__Problem to work on__: Copy out the listing below line for line, with no changes.
Start of Task inputs
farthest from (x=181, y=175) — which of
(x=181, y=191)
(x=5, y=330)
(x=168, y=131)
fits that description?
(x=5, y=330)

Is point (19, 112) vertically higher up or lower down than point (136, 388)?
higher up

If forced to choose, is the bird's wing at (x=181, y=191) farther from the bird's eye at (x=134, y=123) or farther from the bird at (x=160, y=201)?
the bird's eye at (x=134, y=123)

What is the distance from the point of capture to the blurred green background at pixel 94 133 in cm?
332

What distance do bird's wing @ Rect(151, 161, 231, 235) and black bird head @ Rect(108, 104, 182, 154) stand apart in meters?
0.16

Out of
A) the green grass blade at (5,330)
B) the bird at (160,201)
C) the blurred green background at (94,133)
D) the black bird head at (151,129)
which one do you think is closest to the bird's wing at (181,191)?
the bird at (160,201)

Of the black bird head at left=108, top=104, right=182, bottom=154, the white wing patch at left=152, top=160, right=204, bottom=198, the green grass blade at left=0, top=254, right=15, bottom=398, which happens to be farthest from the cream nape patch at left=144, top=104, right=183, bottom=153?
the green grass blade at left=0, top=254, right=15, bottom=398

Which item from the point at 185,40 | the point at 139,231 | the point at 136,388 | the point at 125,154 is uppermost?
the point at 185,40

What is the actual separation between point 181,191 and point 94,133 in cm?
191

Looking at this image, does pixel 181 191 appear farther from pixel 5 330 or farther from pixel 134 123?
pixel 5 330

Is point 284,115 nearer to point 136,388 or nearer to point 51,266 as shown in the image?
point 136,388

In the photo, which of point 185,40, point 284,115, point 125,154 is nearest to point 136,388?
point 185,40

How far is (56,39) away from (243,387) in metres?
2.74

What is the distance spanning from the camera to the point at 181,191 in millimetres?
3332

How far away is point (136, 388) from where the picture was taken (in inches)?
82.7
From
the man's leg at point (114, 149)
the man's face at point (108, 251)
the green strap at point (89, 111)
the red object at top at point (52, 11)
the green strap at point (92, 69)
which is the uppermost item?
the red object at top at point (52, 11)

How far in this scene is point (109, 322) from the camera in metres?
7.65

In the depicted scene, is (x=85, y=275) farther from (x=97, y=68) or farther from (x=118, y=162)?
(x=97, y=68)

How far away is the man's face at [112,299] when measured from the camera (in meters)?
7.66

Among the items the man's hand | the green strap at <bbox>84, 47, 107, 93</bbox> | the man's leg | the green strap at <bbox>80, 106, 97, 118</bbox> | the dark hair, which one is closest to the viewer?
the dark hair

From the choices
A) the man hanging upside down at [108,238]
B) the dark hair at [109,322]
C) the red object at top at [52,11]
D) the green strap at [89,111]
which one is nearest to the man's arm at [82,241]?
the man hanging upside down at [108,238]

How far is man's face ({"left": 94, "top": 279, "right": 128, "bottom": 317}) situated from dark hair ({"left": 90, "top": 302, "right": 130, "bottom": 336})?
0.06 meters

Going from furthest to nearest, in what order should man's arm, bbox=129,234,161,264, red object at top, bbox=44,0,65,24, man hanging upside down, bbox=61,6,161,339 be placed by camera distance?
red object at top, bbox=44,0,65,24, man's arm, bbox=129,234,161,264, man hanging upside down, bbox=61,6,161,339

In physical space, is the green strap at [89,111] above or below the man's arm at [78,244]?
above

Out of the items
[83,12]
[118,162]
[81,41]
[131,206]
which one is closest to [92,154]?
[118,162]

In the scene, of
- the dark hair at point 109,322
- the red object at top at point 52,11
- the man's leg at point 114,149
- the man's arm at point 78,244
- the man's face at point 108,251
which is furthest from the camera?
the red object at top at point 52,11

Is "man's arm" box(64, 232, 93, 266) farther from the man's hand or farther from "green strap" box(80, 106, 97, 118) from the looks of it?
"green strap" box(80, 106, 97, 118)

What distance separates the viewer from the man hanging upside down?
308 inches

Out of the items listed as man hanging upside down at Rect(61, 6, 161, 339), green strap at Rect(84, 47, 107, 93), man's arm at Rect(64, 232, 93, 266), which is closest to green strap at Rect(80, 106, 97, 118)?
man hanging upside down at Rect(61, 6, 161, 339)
End of Task inputs
__Output for this exercise__:
farthest from (x=181, y=175) — which of
(x=181, y=191)
(x=5, y=330)
(x=168, y=131)
fits that description?
(x=5, y=330)

Is point (19, 112) vertically higher up or lower down than point (136, 388)?
higher up

If forced to choose, is the bird's wing at (x=181, y=191) farther from the bird's eye at (x=134, y=123) or farther from the bird at (x=160, y=201)?
the bird's eye at (x=134, y=123)

What is the distance from the point of capture to the blurred green background at pixel 94 133 in cm?
332

What distance do bird's wing @ Rect(151, 161, 231, 235) and black bird head @ Rect(108, 104, 182, 154) stand apart in meters?
0.16

Out of
A) the green grass blade at (5,330)
B) the bird at (160,201)
C) the blurred green background at (94,133)
D) the black bird head at (151,129)
which one do you think is closest to the bird's wing at (181,191)?
the bird at (160,201)

Of the black bird head at left=108, top=104, right=182, bottom=154, the white wing patch at left=152, top=160, right=204, bottom=198, the green grass blade at left=0, top=254, right=15, bottom=398, which happens to be farthest from the cream nape patch at left=144, top=104, right=183, bottom=153?
the green grass blade at left=0, top=254, right=15, bottom=398

Which item from the point at 185,40 | the point at 139,231 | the point at 136,388 | the point at 125,154 is uppermost?
the point at 185,40

What is the actual separation between point 181,191 and point 94,133 in cm?
191

Looking at this image, does pixel 181 191 appear farther from pixel 5 330 or farther from pixel 134 123?
pixel 5 330

Is point 284,115 nearer to point 136,388 or nearer to point 51,266 as shown in the image?
point 136,388

In the photo, which of point 185,40, point 284,115, point 125,154 is nearest to point 136,388?
point 185,40

How far is (56,39) away from (243,387) in metres?
2.74

What is the distance spanning from the camera to the point at 181,191 in millimetres?
3332

How far away is point (136, 388) from where the picture was taken (in inches)?
82.7
From
the man's leg at point (114, 149)
the man's face at point (108, 251)
the green strap at point (89, 111)
the red object at top at point (52, 11)
the green strap at point (92, 69)
which is the uppermost item?
the red object at top at point (52, 11)

How far in this scene is point (109, 322) from the camera in metres?
7.65

In the depicted scene, is (x=85, y=275) farther from (x=97, y=68) or farther from (x=118, y=162)?
(x=97, y=68)

How far away is the man's face at [112,299] when measured from the camera (in meters)?
7.66

Among the items the man's hand | the green strap at <bbox>84, 47, 107, 93</bbox> | the man's leg | the green strap at <bbox>80, 106, 97, 118</bbox> | the dark hair, which one is closest to the viewer?
the dark hair

From the choices
A) the man hanging upside down at [108,238]
B) the dark hair at [109,322]
C) the red object at top at [52,11]
D) the green strap at [89,111]
which one is nearest to the man's arm at [82,241]?
the man hanging upside down at [108,238]

How far is man's face ({"left": 94, "top": 279, "right": 128, "bottom": 317}) situated from dark hair ({"left": 90, "top": 302, "right": 130, "bottom": 336})?
0.06 meters

Going from furthest to nearest, in what order should man's arm, bbox=129,234,161,264, red object at top, bbox=44,0,65,24, man hanging upside down, bbox=61,6,161,339 be placed by camera distance?
red object at top, bbox=44,0,65,24, man's arm, bbox=129,234,161,264, man hanging upside down, bbox=61,6,161,339

In physical space, is the green strap at [89,111] above or below the man's arm at [78,244]?
above

Out of the items
[83,12]
[118,162]
[81,41]
[131,206]
which one is closest to [92,154]?
[118,162]

In the scene, of
- the dark hair at point 109,322
- the red object at top at point 52,11
- the man's leg at point 114,149
- the man's arm at point 78,244
- the man's face at point 108,251
which is furthest from the camera?
the red object at top at point 52,11

Is "man's arm" box(64, 232, 93, 266) farther from the man's hand or farther from "green strap" box(80, 106, 97, 118) from the looks of it?
"green strap" box(80, 106, 97, 118)

What distance separates the viewer from the man hanging upside down?
308 inches

Out of the items listed as man hanging upside down at Rect(61, 6, 161, 339), green strap at Rect(84, 47, 107, 93), man's arm at Rect(64, 232, 93, 266), which is closest to green strap at Rect(80, 106, 97, 118)?
man hanging upside down at Rect(61, 6, 161, 339)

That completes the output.